* Task: Write out all of the records below word for word, keeping every line unchanged.

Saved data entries

════════════════

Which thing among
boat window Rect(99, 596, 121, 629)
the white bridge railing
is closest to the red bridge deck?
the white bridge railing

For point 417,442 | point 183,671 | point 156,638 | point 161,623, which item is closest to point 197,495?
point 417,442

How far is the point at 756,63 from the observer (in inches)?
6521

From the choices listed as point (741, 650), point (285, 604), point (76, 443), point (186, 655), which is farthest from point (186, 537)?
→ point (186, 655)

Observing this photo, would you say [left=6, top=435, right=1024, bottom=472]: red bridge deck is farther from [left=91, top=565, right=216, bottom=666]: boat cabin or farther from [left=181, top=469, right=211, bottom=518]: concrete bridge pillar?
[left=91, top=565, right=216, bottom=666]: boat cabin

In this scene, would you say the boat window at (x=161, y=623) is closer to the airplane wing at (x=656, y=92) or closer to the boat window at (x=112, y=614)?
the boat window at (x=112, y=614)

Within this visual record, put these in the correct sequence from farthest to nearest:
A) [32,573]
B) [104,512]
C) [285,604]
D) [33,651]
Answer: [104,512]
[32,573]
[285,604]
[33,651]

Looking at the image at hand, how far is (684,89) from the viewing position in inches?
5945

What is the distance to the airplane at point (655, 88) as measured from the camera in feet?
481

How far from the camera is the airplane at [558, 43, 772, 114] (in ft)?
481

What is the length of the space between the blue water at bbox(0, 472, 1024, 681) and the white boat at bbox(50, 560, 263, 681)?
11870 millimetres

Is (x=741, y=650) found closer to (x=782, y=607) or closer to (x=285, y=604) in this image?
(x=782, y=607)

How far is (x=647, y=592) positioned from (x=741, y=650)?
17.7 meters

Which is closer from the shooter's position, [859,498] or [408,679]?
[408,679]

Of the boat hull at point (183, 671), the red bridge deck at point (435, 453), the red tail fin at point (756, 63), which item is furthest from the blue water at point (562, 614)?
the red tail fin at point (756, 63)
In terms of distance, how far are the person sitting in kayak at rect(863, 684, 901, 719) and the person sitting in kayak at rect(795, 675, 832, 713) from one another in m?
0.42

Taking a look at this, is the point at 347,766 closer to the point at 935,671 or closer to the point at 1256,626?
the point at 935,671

════════════════

* Solution to this exercise:
Which thing among
boat window Rect(99, 596, 121, 629)
the white bridge railing
is closest to the red bridge deck?
the white bridge railing

For point 417,442 | point 183,671 | point 156,638 | point 161,623, which item is closest to point 197,495?
point 417,442

How far is the point at 756,63 from the observer (in inches)?
6521

From the choices listed as point (741, 650), point (285, 604), point (76, 443), point (186, 655), which is farthest from point (186, 537)?
→ point (186, 655)

Observing this photo, would you say [left=6, top=435, right=1024, bottom=472]: red bridge deck is farther from [left=91, top=565, right=216, bottom=666]: boat cabin or farther from [left=181, top=469, right=211, bottom=518]: concrete bridge pillar?
[left=91, top=565, right=216, bottom=666]: boat cabin

In this scene, would you say the boat window at (x=161, y=623) is closer to the airplane wing at (x=656, y=92) or closer to the boat window at (x=112, y=614)?
the boat window at (x=112, y=614)

Within this visual record, put these in the correct sequence from farthest to nearest:
A) [32,573]
B) [104,512]
C) [285,604]
D) [33,651]
Answer: [104,512]
[32,573]
[285,604]
[33,651]

Looking at the image at hand, how far is (684,89) from the viewing position in inches?
5945

What is the distance to the airplane at point (655, 88) as measured from the camera in feet?
481

How far from the camera is the airplane at [558, 43, 772, 114] (in ft)?
481

What is the length of the space between the blue water at bbox(0, 472, 1024, 681) and the white boat at bbox(50, 560, 263, 681)?
11870 millimetres

Is (x=741, y=650) found closer to (x=782, y=607) or closer to (x=285, y=604) in this image?
(x=782, y=607)

How far is (x=647, y=592) positioned from (x=741, y=650)?
17.7 meters

Which is closer from the shooter's position, [859,498] or [408,679]?
[408,679]

Of the boat hull at point (183, 671), the red bridge deck at point (435, 453), the red tail fin at point (756, 63), which item is furthest from the blue water at point (562, 614)?
the red tail fin at point (756, 63)
In terms of distance, how far are the person sitting in kayak at rect(863, 684, 901, 719) and the person sitting in kayak at rect(795, 675, 832, 713) from one another in m?
0.42

Taking a look at this, is the point at 347,766 closer to the point at 935,671 or closer to the point at 1256,626?
the point at 935,671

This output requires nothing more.